**Requests**
1. Translate this sentence from the Franklin essay into Spanish: "He was great in friendship, and in his later years was probably the most renowned private citizen on earth."
2. In the Franklin essay, whom does the author describe as a great man but not a very great man?

**Quoted passage**
FRANKLIN HAD, I think, the most eminent mind that has ever I existed in America. No wonder there are so many legendary misconceptions of him that it is difficult now to restore and comprehend him in the great integrity of his mind, character, and personality. He appears, somehow, to be a syndicate of men. We study him as a scientist, as a diplomat, as a statesman, as a business man, as an economist, as a printer, as a 'humorist and wit, as a great writer, as a sage, and as a landmark in the history of human speech about the common ways of life. What had been said before he so often said better. He was great in friendship, and in his later years was probably the most renowned private citizen on earth. It has recently been more than once remarked—and printed —that Benjamin Franklin was the American Leonardo da Vinci. This is American modesty, if not colonialism. Why not occasionally say that Leonardo da Vinci was the Italian Benjamin Franklin?

 

Franklin was the earliest American whom, without limiting ourselves to national terms, we can call a very great man. When you try to define his particular greatness you run into what John Adams felt in his jealous days in Paris. Adams was a great man, but not a very great man. A great man such as Adams living with a very great man such as Franklin cannot tell the difference between himself and the other. Adams could not tell why people thought the difference to be so enormous. Nor can anybody express the difference better than with a fairly common, if not entirely just, geographical analogy. Imagine yourself in a range of mountains. You look up, and several of the mountains seem to you, from where you stand, as high as the master of them all. But when you get to a distance which gives perspective you see that the great mountain towers above the others, which are, in a sense, only foothills to it. This was true of many men with whom Franklin was associated during his life, who were as far from being aware of his genuine superiority as posterity has sometimes been since then. Moreover, his superiority is the hardest kind to measure. We can sometimes measure superiority when it shows itself in outward acts, achievements, tumults, benefits, or damages. Franklin's eminence was in his almost supreme mind that moved to its countless tasks with what seems perfect ease. Both the supremacy and' the ease are hard for us to explain because they are so unique that comparisons fail us.

(Source data)
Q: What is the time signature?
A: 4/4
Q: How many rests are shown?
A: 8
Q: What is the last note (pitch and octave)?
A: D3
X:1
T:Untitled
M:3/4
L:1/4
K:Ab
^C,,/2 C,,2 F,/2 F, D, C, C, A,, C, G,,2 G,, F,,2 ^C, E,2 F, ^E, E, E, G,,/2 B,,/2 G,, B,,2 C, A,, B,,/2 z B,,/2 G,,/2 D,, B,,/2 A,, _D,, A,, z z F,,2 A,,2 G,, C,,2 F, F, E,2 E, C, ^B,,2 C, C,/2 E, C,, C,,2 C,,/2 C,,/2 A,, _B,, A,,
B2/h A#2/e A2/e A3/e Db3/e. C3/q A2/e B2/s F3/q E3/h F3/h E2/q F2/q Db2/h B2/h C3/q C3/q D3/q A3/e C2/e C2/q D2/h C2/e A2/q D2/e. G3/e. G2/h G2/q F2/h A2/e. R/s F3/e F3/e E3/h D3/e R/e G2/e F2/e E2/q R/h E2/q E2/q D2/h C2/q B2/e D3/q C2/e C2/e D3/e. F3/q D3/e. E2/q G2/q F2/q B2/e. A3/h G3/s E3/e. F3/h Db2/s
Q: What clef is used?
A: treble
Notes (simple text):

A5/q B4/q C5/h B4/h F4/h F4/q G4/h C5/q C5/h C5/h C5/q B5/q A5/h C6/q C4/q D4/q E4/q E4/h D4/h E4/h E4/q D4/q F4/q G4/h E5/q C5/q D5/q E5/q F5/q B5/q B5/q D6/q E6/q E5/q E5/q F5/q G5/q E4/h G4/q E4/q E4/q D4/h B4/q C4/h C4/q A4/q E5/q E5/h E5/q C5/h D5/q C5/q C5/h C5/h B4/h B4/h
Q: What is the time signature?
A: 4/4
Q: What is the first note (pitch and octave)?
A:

**Written answers**
1. Fue grande en la amistad y, en sus últimos años, fue probablemente el ciudadano particular más renombrado de la tierra.

2. John Adams.